1-The zero at the infinity has no efect in the frequency response . Its is a concept that is good to you know, since you will get across it in some text . for instance you will read that butterworth , chebyshev filters have zeros at infinity. Take a look in any classical filters book and you will see the application of this concept.
2- You dont have to normalise the function, I just did it to show why it is said that the function has zero at infinity .
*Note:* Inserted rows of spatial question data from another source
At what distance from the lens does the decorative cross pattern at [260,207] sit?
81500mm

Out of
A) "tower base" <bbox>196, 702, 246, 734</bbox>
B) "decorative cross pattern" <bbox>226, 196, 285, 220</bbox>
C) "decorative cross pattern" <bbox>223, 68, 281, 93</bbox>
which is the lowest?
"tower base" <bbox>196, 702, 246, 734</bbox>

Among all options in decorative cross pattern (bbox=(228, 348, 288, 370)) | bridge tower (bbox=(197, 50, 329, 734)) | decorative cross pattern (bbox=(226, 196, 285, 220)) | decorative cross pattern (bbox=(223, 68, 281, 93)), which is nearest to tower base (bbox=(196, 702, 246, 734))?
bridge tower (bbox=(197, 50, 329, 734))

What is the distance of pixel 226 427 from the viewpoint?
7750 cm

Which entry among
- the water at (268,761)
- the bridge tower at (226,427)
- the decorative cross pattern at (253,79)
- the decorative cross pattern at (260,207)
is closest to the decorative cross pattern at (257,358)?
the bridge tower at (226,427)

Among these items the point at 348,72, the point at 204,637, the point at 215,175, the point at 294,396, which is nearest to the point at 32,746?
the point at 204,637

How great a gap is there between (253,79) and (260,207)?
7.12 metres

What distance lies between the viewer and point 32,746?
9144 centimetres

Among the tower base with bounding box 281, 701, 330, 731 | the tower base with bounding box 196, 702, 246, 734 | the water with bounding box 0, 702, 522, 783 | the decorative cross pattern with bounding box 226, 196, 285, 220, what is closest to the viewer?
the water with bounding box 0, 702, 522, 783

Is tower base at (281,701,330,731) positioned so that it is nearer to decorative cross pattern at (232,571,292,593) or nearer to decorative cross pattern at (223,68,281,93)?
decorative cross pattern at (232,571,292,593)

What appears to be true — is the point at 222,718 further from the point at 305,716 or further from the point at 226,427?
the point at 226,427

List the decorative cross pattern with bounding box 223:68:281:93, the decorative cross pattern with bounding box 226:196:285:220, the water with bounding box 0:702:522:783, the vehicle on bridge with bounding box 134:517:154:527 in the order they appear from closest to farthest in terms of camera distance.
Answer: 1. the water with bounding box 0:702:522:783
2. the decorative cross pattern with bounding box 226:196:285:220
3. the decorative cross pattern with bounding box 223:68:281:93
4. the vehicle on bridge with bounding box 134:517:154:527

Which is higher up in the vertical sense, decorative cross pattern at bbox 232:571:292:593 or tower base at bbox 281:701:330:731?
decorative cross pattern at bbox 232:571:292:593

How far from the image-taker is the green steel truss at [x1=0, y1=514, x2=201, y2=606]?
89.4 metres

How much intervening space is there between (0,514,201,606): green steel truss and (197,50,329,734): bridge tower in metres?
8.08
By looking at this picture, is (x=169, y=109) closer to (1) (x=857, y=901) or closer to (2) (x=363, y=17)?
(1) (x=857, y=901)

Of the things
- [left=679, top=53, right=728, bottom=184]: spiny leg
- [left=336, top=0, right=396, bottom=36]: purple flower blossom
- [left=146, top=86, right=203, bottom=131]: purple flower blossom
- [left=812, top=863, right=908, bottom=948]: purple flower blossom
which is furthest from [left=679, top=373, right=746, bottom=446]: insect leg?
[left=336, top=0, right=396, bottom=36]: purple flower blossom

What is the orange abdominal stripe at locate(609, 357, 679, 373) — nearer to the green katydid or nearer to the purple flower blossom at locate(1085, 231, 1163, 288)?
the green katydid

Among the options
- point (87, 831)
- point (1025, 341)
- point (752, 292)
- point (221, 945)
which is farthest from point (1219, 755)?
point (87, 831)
3-There are a lot of books where you can find good signals and systems theory: Simon Haykin, Oppenheim, Lathi. I have already seen Haykin in Oppenheim in this forum. For root locus , stability and others related, you can look up discrete time control books like Ogata.
4- the set of commands in Matlab are:
>> num=[0,0,12];
>> den=[1,-7,12];
>> sys1=tf(num,den)
Transfer function:
12
--------------
s^2 - 7 s + 12
>> rlocus(sys1).
You can use others to help your analysis, such as:
>> pzmap(sys1)
>> bode(sys1)
The results can lead you to intepret that function has no zero, Matlab interpret zero at infinity as empty set, but if you know the concept you will interpret correctly.
See for example a way to find the function with the zpk comand:
>> z=[];
>> p=[3,4];
>> k=12;
>> sys2=zpk(z,p,k)
Zero/pole/gain:
12
-----------
(s-3) (s-4)
Take care, after all these you should know what z=[] means.
I would like to state clearly that I stand the point : The zero of the given function is at Infinity.